Falava há pouco com um amigo, escritor a quem peço licença de mencionar a conversa, que, caso o povo perdesse totalmente a razão, no estado de opressão em que está, e começasse a proceder às barbaridades mais horríveis, ainda assim, seu estoicismo sustentado tão além dos limites de outros povos, lhe daria créditos de sobra para louvarmos seu caráter.
No Portal IG de ontem, segundo o Instituto de Geofísica dos Estados Unidos (USGS), o terremoto de 11 de março no Japão registrou 9 pontos na escala Richter, sendo o 4º maior desde o ano 1900. Juntos, terremoto e tsunami teriam causado mais de 15mil mortes até aquele momento.
Tal pontuação iguala-se ao terremoto em Arica, entre Peru e Chile em 1868, e ao de Kamchatka (Rússia) em 1952.
São precedidos em magnitude pelo terremoto de 1960 em Valdívia (Chile): 9,5 pontos; duas mil pessoas expiraram, cidades da costa chilena e outras do Pacífico desapareceram sob um maremoto de até 10 metros.
No Alasca (EUA), em 1964, com 9,2 pontos na escala, somado a um tsunami, 143 vítimas foram fatais;
O terceiro maior é bem mais recente: em 2004 na Indonésia (9,1 pontos e um tsunami que devorou 14 países e 230mil vidas no Índico).
O de sexta-feira, no Japão, é o quarto maior. Penso que não será o último.

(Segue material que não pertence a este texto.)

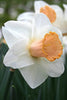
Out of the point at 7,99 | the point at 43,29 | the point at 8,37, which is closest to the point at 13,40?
the point at 8,37

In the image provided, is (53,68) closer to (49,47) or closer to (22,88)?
(49,47)

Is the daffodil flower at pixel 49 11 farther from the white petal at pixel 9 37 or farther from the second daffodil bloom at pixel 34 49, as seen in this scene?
the white petal at pixel 9 37

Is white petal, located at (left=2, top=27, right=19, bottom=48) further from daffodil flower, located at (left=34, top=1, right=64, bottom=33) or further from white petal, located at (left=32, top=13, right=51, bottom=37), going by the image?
daffodil flower, located at (left=34, top=1, right=64, bottom=33)

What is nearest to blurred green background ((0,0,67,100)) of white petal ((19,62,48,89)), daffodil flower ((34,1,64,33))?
white petal ((19,62,48,89))

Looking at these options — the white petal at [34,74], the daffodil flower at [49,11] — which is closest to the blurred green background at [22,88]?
the white petal at [34,74]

Proponho um exercício final, amigo (ler o texto foi uma etapa): pega uma foto do globo e vê quão tênue é a Terra. Pensa onde você está agora, caro irmão, tua casa, tuas coisas; esforça-te em avaliar os progressos das ciências desde a descoberta do fogo ou da roda, ou mesmo desde o advento da televisão ou da intromissão da AIDS. Medita nisto. Ora tuas preces. Lembra-te de que Chile, Alaska, Rússia e Indonésia ainda existem e seus povos respiram e amam. Crê que o Japão subsistirá.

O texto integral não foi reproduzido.